• [Travail à réaliser]: Réécrivez plus brièvement le paragraphe du texte sur les relations presse qui commence par « Cette période a été une immersion intense », en conservant ses faits principaux.

Gestion des relations presse au sein d’un congrès scientifique de 30 000 participants

Gestion des relations presse pour une société savante

Au cours de ma carrière précédente en tant que salariée, j’ai occupé la fonction de responsable du pôle presse pendant 6 ans.

Cette évolution professionnelle a découlé d’une promotion interne suite à mes 8 années d’expérience en tant que chargée de communication externe/news editor au sein de la même structure.

Cette période a été une immersion intense dans le monde exigeant des médias, que j’ai traversée en observant avec attention ma talentueuse collègue, Camilla Dormer (qui a connu une carrière remarquable), tout en collaborant étroitement au sein du même comité de presse – avant le grand plongeon en tant que responsable du pôle presse huit ans plus tard. 

Je vous livre quelques conseils et anecdotes.

la zone presse de la societe europeenne de cardiologie pendant un congres a barcelone en 2014
La zone presse pendant un congrès de l’ESC, construite de A à Z pour une durée de 5 jours. A gauche, Michael O’Riordan, à droite, John Mandrola.

Gestion des relations presse avant et pendant le congrès

  • Comment s’articulaient les relations presse avant et pendant le congrès de l’ESC qui attirait à cette époque seulement 28K participants dont 600-700 journalistes du monde entier ?

• [Enregistrements du corpus]:

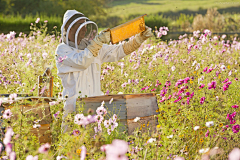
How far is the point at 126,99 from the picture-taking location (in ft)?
7.43

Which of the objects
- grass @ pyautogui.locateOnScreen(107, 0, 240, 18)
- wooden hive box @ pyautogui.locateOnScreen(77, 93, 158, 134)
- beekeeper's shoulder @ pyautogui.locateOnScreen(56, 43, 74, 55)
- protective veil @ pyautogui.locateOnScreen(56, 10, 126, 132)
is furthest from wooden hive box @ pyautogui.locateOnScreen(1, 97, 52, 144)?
grass @ pyautogui.locateOnScreen(107, 0, 240, 18)

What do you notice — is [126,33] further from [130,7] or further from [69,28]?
[130,7]

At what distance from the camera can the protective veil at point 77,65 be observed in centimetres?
270

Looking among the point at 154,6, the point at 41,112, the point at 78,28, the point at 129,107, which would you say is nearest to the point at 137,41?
the point at 78,28

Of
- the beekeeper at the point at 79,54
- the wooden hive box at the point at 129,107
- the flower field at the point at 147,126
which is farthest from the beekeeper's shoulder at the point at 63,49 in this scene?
the wooden hive box at the point at 129,107

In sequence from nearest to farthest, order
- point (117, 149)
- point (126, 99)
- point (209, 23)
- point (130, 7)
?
1. point (117, 149)
2. point (126, 99)
3. point (209, 23)
4. point (130, 7)

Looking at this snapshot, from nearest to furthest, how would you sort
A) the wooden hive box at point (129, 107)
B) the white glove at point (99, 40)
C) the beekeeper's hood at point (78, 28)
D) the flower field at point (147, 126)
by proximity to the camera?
the flower field at point (147, 126) < the wooden hive box at point (129, 107) < the white glove at point (99, 40) < the beekeeper's hood at point (78, 28)

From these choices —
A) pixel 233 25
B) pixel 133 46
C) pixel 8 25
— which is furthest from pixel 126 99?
pixel 233 25

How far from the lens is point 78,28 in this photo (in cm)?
280

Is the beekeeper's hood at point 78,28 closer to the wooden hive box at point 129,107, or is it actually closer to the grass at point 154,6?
the wooden hive box at point 129,107

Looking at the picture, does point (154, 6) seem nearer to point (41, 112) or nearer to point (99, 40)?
point (99, 40)

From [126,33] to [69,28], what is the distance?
0.60 m

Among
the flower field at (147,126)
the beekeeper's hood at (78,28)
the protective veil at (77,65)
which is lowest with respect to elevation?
the flower field at (147,126)

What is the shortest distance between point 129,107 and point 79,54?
808 mm
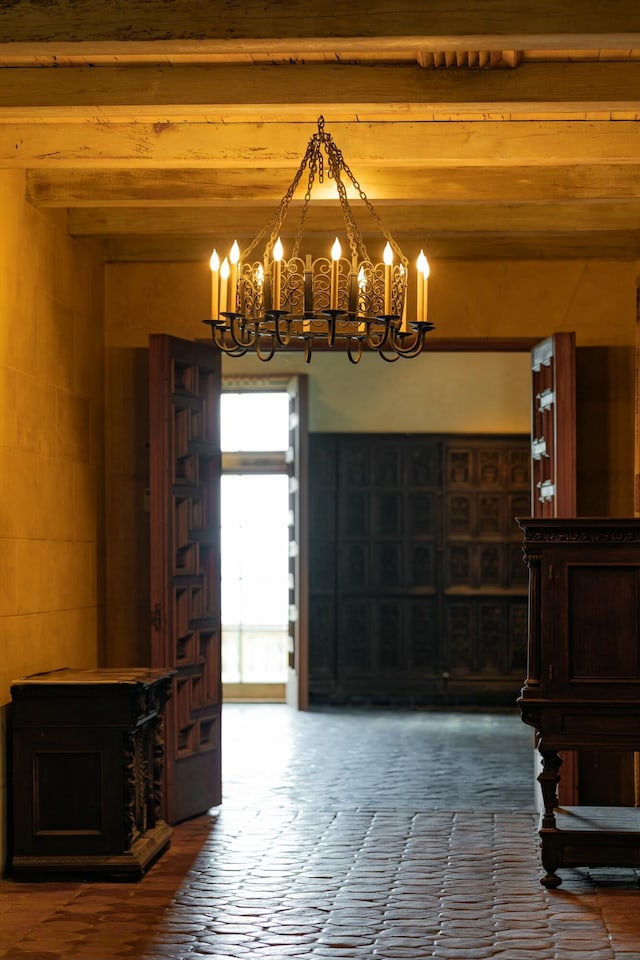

• [Corrigé]: Durant cette immersion intense dans le monde exigeant des médias, j'ai observé attentivement ma talentueuse collègue Camilla Dormer, à la carrière remarquable, et collaboré étroitement avec elle au sein du même comité de presse, avant de devenir responsable du pôle presse huit ans plus tard.